At 38 years old, Anthony Kim is considering a return to professional golf, according to Dylan Dethier. Where he plays that professional golf, however, remains to be seen as it sounds like the PGA Tour and LIV Golf are both considerations for the three-time Tour winner who last played regularly in 2012 before disappearing with a variety of injuries.
Kim was a comet, winning in Charlotte, D.C. and Houston from 2008 to 2010 and making a serious run at the 2010 Masters, where he finished third behind Phil Mickelson and Lee Westwood. He burned too bright, though, and was out of the game by 2013. His last nine starts went like this:
Palm Springs: MCTorrey Pines: MCPhoenix: MCNorthern Trust: DQHonda: T42Valspar: MCArnold Palmer: T66Houston: WDCharlotte: WD
And that was that.
Kim has apparently been speaking with the Tour and with LIV for several months now, according to Dethier.

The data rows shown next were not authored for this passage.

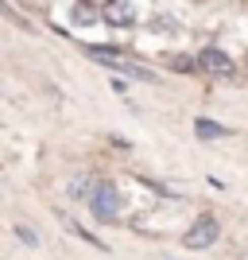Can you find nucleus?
<instances>
[{
    "label": "nucleus",
    "mask_w": 248,
    "mask_h": 260,
    "mask_svg": "<svg viewBox=\"0 0 248 260\" xmlns=\"http://www.w3.org/2000/svg\"><path fill=\"white\" fill-rule=\"evenodd\" d=\"M89 206H93V217H97V221H117L120 210H124L120 186L117 183H97L93 194H89Z\"/></svg>",
    "instance_id": "obj_1"
},
{
    "label": "nucleus",
    "mask_w": 248,
    "mask_h": 260,
    "mask_svg": "<svg viewBox=\"0 0 248 260\" xmlns=\"http://www.w3.org/2000/svg\"><path fill=\"white\" fill-rule=\"evenodd\" d=\"M217 237H221V221H217L214 214H202L194 225L183 233V245H186L190 252H202V249H209Z\"/></svg>",
    "instance_id": "obj_2"
},
{
    "label": "nucleus",
    "mask_w": 248,
    "mask_h": 260,
    "mask_svg": "<svg viewBox=\"0 0 248 260\" xmlns=\"http://www.w3.org/2000/svg\"><path fill=\"white\" fill-rule=\"evenodd\" d=\"M194 62H198V70L202 74H214V78H233V58H229L221 47H205L202 54H194Z\"/></svg>",
    "instance_id": "obj_3"
},
{
    "label": "nucleus",
    "mask_w": 248,
    "mask_h": 260,
    "mask_svg": "<svg viewBox=\"0 0 248 260\" xmlns=\"http://www.w3.org/2000/svg\"><path fill=\"white\" fill-rule=\"evenodd\" d=\"M89 54L97 58L101 66H113V70H124V74H132V78H144V82H151V70L148 66H136V62H124L120 58V51H113V47H89Z\"/></svg>",
    "instance_id": "obj_4"
},
{
    "label": "nucleus",
    "mask_w": 248,
    "mask_h": 260,
    "mask_svg": "<svg viewBox=\"0 0 248 260\" xmlns=\"http://www.w3.org/2000/svg\"><path fill=\"white\" fill-rule=\"evenodd\" d=\"M101 20L109 27H132L136 23V4L132 0H105L101 4Z\"/></svg>",
    "instance_id": "obj_5"
},
{
    "label": "nucleus",
    "mask_w": 248,
    "mask_h": 260,
    "mask_svg": "<svg viewBox=\"0 0 248 260\" xmlns=\"http://www.w3.org/2000/svg\"><path fill=\"white\" fill-rule=\"evenodd\" d=\"M194 136L198 140H225L229 124H217V120H209V117H198L194 120Z\"/></svg>",
    "instance_id": "obj_6"
},
{
    "label": "nucleus",
    "mask_w": 248,
    "mask_h": 260,
    "mask_svg": "<svg viewBox=\"0 0 248 260\" xmlns=\"http://www.w3.org/2000/svg\"><path fill=\"white\" fill-rule=\"evenodd\" d=\"M97 16H101V8H93L89 0H78V4H74V23H82V27H89Z\"/></svg>",
    "instance_id": "obj_7"
},
{
    "label": "nucleus",
    "mask_w": 248,
    "mask_h": 260,
    "mask_svg": "<svg viewBox=\"0 0 248 260\" xmlns=\"http://www.w3.org/2000/svg\"><path fill=\"white\" fill-rule=\"evenodd\" d=\"M66 225L74 229V233H78V237H82V241H86V245H93V249H109V245H105V241H101V237H97V233H89V229H86V225H78L74 217H66Z\"/></svg>",
    "instance_id": "obj_8"
},
{
    "label": "nucleus",
    "mask_w": 248,
    "mask_h": 260,
    "mask_svg": "<svg viewBox=\"0 0 248 260\" xmlns=\"http://www.w3.org/2000/svg\"><path fill=\"white\" fill-rule=\"evenodd\" d=\"M171 66H174V70H183V74H194V70H198V62H194V58H186V54H174Z\"/></svg>",
    "instance_id": "obj_9"
},
{
    "label": "nucleus",
    "mask_w": 248,
    "mask_h": 260,
    "mask_svg": "<svg viewBox=\"0 0 248 260\" xmlns=\"http://www.w3.org/2000/svg\"><path fill=\"white\" fill-rule=\"evenodd\" d=\"M70 194H74V198H89V194H93V186H89V179H74V186H70Z\"/></svg>",
    "instance_id": "obj_10"
},
{
    "label": "nucleus",
    "mask_w": 248,
    "mask_h": 260,
    "mask_svg": "<svg viewBox=\"0 0 248 260\" xmlns=\"http://www.w3.org/2000/svg\"><path fill=\"white\" fill-rule=\"evenodd\" d=\"M16 237H20L23 245H31V249L39 245V237H35V229H31V225H16Z\"/></svg>",
    "instance_id": "obj_11"
},
{
    "label": "nucleus",
    "mask_w": 248,
    "mask_h": 260,
    "mask_svg": "<svg viewBox=\"0 0 248 260\" xmlns=\"http://www.w3.org/2000/svg\"><path fill=\"white\" fill-rule=\"evenodd\" d=\"M155 31H174V20H155Z\"/></svg>",
    "instance_id": "obj_12"
}]
</instances>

His famous injury insurance policy has been a big part of the discussion and decision-making:
A central issue in negotiations has been an insurance policy from Kim’s playing days, now worth an estimated $10 million, that would be voided if he returned to competition. His decision to try the PGA Tour versus signing a deal with LIV also comes at a tense moment in negotiations between the leagues as they battle for players, attention and leverage as their respective 2024 seasons get underway — all while talks around a potential deal churn on in the background.
Of course, LIV could feasibly pay him whatever he needed to solve the problem. The PGA Tour part of it would be trickier. Kim has not played professionally since he was 26. Would he be good enough to play his way into big-time events and majors? I suspect he would not be, at least initially.
The background of all of this is the proposed merger between the PGA Tour and LIV, which is currently in negotiation. If Kim signs with LIV, how will that work if and when the merger takes place?
For now, it’s a lot of questions. But we do know that Kim is considering what he has not considered for over a decade now. And if the last few years have taught us anything, it’s that where there’s smoke, there is likely something that’s going to come out of it.